We collect and process the following categories of personal data. Providing this information is voluntary, but we may be unable to give you access to the service if you choose not to.

• Personal information — name, address, telephone number, email address, date of birth and organisation number (for business customers)
• Authentication — password (stored as a hash), biometric keys (Face ID / Touch ID are stored locally on your device and never with us), Vipps identity when logging in via OAuth
• Agreement and use — information about agreements, orders, purchases, payment status, invoices, service requests and messages to support
• Consumption data — measurement of electricity consumption and data from charging stations (kWh, time, duration, price)
• Device data — push token for notifications, user ID, associated RFID tags and associated chargers
• Diagnostics — crash reports and performance data from the app, anonymised

• To make contact and offer our services
• To provide access to our services
• To send relevant information and notifications
• To provide customer service and support
• To detect, prevent and address technical issues
• To fulfil legal obligations (accounting, tax)

We do not sell personal data.

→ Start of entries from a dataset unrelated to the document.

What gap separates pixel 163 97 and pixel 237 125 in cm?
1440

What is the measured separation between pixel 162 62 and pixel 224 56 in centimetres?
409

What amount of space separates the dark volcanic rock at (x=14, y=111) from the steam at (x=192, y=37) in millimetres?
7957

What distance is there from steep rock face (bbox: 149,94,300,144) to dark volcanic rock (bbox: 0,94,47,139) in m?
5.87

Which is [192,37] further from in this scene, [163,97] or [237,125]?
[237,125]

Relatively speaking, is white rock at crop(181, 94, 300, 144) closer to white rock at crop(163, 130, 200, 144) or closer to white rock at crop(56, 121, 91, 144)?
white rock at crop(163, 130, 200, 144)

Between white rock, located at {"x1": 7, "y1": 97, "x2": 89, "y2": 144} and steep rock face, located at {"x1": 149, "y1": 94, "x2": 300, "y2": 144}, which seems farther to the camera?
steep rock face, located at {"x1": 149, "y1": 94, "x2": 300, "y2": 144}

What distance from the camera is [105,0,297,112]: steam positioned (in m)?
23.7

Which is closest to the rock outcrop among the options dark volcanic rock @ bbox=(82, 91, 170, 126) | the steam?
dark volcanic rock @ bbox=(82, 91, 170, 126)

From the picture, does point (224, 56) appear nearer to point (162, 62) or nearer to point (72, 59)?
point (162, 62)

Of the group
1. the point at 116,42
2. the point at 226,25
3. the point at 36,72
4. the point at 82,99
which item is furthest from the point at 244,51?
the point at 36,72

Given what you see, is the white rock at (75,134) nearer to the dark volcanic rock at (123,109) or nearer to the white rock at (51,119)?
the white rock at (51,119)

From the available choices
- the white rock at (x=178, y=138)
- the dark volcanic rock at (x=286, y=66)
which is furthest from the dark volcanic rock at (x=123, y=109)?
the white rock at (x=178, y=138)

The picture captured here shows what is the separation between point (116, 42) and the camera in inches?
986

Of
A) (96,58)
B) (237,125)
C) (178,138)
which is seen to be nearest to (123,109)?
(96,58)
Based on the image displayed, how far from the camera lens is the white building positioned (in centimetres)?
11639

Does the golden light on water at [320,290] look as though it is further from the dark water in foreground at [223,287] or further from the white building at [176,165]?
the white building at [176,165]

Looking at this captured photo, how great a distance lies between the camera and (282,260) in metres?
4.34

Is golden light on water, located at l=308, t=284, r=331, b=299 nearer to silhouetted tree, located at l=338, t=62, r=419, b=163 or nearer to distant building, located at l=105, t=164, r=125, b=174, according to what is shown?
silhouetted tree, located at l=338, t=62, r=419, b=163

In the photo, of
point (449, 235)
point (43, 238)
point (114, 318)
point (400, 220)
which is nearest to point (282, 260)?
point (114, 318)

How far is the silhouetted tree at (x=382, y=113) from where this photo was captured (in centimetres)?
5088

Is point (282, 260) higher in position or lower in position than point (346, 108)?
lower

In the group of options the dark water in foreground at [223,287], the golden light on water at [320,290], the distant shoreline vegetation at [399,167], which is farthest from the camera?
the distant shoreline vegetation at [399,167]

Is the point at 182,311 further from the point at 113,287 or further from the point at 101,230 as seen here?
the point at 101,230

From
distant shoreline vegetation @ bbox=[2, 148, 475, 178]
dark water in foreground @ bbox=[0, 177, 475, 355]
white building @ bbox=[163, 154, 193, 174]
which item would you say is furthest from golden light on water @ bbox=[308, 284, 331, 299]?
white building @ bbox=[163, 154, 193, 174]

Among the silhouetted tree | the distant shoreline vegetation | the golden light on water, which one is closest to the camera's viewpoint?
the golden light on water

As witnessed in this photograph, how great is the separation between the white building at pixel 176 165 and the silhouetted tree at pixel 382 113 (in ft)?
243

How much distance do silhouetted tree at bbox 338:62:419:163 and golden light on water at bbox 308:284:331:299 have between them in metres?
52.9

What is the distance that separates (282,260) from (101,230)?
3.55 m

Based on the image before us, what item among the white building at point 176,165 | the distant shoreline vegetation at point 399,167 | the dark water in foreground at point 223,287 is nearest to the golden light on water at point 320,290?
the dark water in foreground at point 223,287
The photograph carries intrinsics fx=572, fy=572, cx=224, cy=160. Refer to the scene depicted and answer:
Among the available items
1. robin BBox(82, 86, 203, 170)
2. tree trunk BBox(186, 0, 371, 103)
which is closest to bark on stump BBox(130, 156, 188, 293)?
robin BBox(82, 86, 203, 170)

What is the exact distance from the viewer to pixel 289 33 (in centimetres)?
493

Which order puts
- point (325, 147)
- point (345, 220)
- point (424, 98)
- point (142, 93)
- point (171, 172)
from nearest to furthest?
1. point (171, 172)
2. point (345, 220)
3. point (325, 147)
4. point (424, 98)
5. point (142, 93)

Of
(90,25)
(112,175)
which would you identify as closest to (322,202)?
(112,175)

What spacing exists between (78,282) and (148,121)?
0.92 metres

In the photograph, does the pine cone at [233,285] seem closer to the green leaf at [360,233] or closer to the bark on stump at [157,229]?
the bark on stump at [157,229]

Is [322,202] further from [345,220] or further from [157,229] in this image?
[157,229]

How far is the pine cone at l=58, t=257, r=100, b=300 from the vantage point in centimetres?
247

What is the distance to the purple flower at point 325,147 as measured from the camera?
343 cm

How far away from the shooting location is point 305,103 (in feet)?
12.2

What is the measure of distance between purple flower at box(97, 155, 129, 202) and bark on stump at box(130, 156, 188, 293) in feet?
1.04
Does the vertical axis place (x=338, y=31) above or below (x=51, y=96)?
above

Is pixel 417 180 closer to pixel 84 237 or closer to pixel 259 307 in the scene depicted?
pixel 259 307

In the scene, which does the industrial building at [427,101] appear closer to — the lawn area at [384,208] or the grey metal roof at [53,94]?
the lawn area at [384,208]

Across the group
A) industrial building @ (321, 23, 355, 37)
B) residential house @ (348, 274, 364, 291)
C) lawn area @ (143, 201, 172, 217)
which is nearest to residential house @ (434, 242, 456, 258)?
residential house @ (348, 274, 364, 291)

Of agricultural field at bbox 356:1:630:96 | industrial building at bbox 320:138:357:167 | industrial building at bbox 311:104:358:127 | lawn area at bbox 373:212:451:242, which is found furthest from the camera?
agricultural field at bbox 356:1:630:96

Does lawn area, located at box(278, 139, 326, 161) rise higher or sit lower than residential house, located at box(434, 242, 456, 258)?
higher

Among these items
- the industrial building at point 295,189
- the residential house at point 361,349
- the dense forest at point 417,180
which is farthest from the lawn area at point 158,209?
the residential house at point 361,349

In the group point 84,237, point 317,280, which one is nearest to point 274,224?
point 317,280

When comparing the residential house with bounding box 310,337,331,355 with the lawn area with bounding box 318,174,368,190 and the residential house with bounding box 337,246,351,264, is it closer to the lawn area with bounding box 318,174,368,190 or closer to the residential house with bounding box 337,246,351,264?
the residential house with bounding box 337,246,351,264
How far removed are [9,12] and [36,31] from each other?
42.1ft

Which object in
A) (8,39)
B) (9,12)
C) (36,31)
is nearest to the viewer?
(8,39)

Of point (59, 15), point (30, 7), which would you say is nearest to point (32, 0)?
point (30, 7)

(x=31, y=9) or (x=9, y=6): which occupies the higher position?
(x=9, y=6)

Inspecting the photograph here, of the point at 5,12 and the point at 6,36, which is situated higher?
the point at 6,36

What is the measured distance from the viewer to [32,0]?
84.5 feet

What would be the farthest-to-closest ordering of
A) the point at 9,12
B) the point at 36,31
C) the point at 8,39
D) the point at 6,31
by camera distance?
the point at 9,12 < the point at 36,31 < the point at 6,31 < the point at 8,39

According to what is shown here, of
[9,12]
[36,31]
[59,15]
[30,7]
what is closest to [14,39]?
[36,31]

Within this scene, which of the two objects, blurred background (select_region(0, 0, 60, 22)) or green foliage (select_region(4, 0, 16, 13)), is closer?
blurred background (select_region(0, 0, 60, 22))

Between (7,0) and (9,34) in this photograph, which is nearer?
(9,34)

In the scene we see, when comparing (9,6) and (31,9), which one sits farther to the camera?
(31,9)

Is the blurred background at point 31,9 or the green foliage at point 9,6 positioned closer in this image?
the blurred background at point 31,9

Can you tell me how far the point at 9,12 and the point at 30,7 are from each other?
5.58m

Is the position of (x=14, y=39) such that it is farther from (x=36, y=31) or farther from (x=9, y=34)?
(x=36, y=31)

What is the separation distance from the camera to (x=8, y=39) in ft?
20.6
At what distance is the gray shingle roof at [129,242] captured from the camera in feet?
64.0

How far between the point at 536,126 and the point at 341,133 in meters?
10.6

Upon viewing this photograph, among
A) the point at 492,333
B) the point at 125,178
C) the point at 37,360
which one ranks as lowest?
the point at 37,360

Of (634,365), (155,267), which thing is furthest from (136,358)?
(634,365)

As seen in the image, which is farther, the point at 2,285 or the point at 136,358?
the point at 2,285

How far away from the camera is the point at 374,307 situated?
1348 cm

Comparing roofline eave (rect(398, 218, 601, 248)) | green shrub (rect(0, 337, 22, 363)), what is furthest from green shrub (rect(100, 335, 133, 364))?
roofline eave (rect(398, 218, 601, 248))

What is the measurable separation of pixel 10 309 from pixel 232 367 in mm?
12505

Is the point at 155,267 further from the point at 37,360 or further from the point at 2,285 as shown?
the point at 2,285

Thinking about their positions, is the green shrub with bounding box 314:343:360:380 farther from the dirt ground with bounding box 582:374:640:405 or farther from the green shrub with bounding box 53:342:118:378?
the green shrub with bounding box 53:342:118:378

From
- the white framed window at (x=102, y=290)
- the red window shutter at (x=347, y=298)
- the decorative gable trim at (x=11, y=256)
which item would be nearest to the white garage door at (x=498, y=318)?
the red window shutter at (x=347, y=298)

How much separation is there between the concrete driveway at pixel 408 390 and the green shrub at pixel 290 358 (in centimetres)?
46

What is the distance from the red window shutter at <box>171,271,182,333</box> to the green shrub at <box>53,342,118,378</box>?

We only share information with third parties where it is necessary to deliver the service:

• Vipps — for optional login with Vipps (OAuth identity)
• Apple Push Notification Service and Google Firebase Cloud Messaging — for delivery of push notifications
• Google Cloud (Vertex AI, EU/Frankfurt) — for AI-assisted customer service; our support may use an AI assistant to look up your charging sessions to help you. Data is processed in the EU and is not used to train models.
• Accounting and invoicing services — as needed for financial follow-up
• Public authorities — where we are legally required to do so

All communication between the app/website and our servers is encrypted (HTTPS/TLS). Passwords are stored as a one-way hash and cannot be reconstructed. Sensitive data is encrypted at rest. Biometric authentication is handled by the operating system on your device and never leaves the device.

Personal data is stored for as long as you are a customer of ours, and for at least three years after the services and customer relationship have ended. Personal data relating to invoices and payment is retained for at least five years, as required under Norwegian accounting legislation (bokføringsloven). Outside of a customer relationship, personal data is deleted once the data processing has ended.

Under Norwegian law and the EU General Data Protection Regulation (GDPR), you have the right to:

• Access to the personal data we hold about you
• Rectification of inaccurate information
• Erasure (see the separate section below)
• Restriction of processing
• Data portability
• To object to processing based on our legitimate interest

Where processing is based on consent, you may withdraw your consent at any time.

If you believe that we have not complied with your rights, you may file a complaint with Datatilsynet (the Norwegian Data Protection Authority).

You may at any time request that your account and associated personal data be deleted.

How to delete your account:

• In the app — the fastest way: PlugPay Charge → Profile → Delete account. The account and your personal data are deleted immediately.
• By email — send a request from the email address associated with the account to post@plugpay.no with the subject «Delete account». We process the request within 7 business days and complete the deletion within 30 days.

What is deleted:

• Name, address, telephone number, email address, date of birth
• Login data (password hash, passkeys, biometric references)
• Associated RFID tags and chargers
• Push token and notification preferences
• Profile settings and app configuration

What is retained (to fulfil legal requirements):

• Invoice data and payment history — retained for at least 5 years, anonymised where possible, in accordance with the Norwegian Accounting Act (bokføringsloven)
• Charging session data without personal identifier — retained in aggregated form for operational purposes

If you have questions about deletion, contact post@plugpay.no.

post@plugpay.no

PlugPay AS, Brobekkveien 114, 0582 Oslo

The website does not use identifiable information via cookies to measure traffic on the website and to improve the user experience. If you do not accept the use of cookies, you can turn off «cookies» in your browser.

We may update this policy in the event of material changes to the service or to legislation. Updates are published on this page.